### Records for the exercise
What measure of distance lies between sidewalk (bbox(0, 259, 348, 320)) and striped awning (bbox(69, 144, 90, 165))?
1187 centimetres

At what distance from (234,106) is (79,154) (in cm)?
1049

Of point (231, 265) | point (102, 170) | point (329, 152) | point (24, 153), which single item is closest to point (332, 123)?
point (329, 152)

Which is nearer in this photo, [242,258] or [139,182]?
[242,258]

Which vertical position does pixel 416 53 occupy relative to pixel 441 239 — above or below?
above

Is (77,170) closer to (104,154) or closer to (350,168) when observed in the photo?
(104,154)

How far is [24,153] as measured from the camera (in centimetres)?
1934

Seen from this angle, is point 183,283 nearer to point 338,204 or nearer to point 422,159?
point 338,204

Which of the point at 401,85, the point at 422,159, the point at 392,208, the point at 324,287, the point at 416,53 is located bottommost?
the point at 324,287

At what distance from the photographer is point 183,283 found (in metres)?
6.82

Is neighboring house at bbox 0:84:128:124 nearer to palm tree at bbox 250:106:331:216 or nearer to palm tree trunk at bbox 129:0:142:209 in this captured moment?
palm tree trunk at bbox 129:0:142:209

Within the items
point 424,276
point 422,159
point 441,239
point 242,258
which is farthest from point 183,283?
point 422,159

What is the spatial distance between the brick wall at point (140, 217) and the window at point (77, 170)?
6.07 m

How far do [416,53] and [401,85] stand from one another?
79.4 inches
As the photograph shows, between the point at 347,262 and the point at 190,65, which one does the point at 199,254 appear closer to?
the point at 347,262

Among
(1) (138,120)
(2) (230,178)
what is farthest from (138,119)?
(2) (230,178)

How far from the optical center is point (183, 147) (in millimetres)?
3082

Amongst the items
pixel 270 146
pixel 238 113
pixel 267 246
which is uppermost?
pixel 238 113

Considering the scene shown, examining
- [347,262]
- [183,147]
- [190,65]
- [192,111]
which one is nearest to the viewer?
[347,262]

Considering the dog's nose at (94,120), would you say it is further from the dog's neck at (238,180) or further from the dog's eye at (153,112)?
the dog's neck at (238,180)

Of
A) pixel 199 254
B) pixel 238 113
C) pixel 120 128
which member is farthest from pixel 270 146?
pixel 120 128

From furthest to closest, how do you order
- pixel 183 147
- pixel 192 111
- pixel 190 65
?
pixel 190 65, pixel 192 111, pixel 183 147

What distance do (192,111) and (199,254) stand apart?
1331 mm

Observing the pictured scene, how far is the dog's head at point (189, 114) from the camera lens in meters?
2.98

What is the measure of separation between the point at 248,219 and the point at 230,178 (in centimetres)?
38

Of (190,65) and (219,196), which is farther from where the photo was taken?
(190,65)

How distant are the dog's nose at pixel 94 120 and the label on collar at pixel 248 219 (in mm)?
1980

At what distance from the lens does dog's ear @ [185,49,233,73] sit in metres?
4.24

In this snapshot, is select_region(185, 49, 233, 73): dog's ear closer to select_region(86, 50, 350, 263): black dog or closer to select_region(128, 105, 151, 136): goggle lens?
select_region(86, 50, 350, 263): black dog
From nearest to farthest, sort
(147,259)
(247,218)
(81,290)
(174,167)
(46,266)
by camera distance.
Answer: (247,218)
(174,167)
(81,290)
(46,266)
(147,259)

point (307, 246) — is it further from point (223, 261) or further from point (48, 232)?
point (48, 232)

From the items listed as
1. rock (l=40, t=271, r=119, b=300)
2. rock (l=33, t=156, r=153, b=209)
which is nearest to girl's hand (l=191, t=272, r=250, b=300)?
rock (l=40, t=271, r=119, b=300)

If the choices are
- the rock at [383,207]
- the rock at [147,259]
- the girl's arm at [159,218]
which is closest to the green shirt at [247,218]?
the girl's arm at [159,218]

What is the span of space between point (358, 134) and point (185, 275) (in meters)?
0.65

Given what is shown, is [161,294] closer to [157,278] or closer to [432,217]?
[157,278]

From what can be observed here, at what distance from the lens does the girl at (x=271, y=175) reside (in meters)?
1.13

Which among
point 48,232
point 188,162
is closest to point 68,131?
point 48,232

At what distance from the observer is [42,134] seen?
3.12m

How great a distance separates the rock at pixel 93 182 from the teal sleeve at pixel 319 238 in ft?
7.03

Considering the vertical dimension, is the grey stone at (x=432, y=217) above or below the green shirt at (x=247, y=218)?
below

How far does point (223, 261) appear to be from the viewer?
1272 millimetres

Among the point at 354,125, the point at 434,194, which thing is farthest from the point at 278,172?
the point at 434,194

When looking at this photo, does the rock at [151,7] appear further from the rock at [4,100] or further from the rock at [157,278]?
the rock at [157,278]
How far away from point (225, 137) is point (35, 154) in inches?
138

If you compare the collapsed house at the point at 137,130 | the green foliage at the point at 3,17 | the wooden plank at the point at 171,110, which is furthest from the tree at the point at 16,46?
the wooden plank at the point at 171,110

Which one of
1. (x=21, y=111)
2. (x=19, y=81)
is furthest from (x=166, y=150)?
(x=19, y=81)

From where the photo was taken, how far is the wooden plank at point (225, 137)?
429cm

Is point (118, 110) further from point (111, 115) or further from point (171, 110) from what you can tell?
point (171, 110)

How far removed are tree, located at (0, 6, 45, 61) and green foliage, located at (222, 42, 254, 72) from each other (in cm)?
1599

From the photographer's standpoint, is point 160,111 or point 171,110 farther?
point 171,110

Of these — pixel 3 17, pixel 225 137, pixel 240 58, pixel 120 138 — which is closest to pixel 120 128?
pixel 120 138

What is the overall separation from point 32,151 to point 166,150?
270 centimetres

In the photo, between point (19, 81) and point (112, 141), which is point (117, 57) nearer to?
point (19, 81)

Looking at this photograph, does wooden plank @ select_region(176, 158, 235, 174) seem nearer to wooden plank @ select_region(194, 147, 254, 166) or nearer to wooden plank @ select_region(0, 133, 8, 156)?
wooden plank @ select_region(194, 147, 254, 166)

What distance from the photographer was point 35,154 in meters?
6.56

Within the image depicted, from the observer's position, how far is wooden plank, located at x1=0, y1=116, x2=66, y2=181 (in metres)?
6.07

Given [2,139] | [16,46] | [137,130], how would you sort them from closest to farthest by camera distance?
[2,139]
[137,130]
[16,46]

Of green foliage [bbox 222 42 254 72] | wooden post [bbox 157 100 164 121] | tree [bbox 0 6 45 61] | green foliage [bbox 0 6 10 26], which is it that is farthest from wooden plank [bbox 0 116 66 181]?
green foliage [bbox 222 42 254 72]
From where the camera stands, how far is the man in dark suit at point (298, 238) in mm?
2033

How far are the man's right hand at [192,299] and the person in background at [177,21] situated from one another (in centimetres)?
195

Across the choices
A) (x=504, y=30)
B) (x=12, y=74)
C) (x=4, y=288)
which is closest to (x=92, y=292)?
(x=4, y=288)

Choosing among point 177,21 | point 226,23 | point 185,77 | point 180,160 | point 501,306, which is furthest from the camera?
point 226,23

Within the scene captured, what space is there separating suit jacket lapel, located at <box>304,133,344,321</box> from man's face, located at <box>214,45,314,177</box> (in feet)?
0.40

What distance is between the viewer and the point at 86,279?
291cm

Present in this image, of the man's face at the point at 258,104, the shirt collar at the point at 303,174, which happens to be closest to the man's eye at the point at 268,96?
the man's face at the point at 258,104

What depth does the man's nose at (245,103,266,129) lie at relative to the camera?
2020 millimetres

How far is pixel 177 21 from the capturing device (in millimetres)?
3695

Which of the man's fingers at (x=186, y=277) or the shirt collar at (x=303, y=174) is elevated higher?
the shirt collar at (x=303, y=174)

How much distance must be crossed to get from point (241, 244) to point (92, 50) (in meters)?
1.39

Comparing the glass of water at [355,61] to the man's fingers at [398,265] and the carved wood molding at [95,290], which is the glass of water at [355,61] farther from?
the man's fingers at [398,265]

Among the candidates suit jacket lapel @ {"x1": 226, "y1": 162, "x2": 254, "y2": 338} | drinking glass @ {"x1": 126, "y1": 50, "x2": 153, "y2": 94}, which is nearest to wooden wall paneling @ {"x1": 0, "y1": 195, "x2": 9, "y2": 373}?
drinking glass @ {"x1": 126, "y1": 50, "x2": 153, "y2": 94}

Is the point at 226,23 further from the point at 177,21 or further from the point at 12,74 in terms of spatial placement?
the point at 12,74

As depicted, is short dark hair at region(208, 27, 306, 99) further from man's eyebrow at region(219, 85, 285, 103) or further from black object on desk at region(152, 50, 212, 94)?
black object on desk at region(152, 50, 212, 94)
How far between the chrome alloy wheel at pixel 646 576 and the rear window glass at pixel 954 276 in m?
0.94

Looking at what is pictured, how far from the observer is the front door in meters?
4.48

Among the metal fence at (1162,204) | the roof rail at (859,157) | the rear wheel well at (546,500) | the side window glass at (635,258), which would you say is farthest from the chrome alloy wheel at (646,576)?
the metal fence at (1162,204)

### Stated goal
Repeat the line containing "Is the point" and all subsequent lines through the final line of the data, exactly and with no others.

### Expected answer
Is the point at 226,23 further from the point at 177,21 or further from the point at 12,74 in terms of spatial placement?
the point at 12,74

As depicted, is short dark hair at region(208, 27, 306, 99) further from man's eyebrow at region(219, 85, 285, 103) or further from black object on desk at region(152, 50, 212, 94)?
black object on desk at region(152, 50, 212, 94)
How far between the chrome alloy wheel at pixel 646 576 and the rear window glass at pixel 954 276 in m?
0.94

Looking at what is pictured, how far from the observer is the front door in meters?
4.48

Among the metal fence at (1162,204) | the roof rail at (859,157) | the rear wheel well at (546,500) | the side window glass at (635,258), which would you say is farthest from the chrome alloy wheel at (646,576)?
the metal fence at (1162,204)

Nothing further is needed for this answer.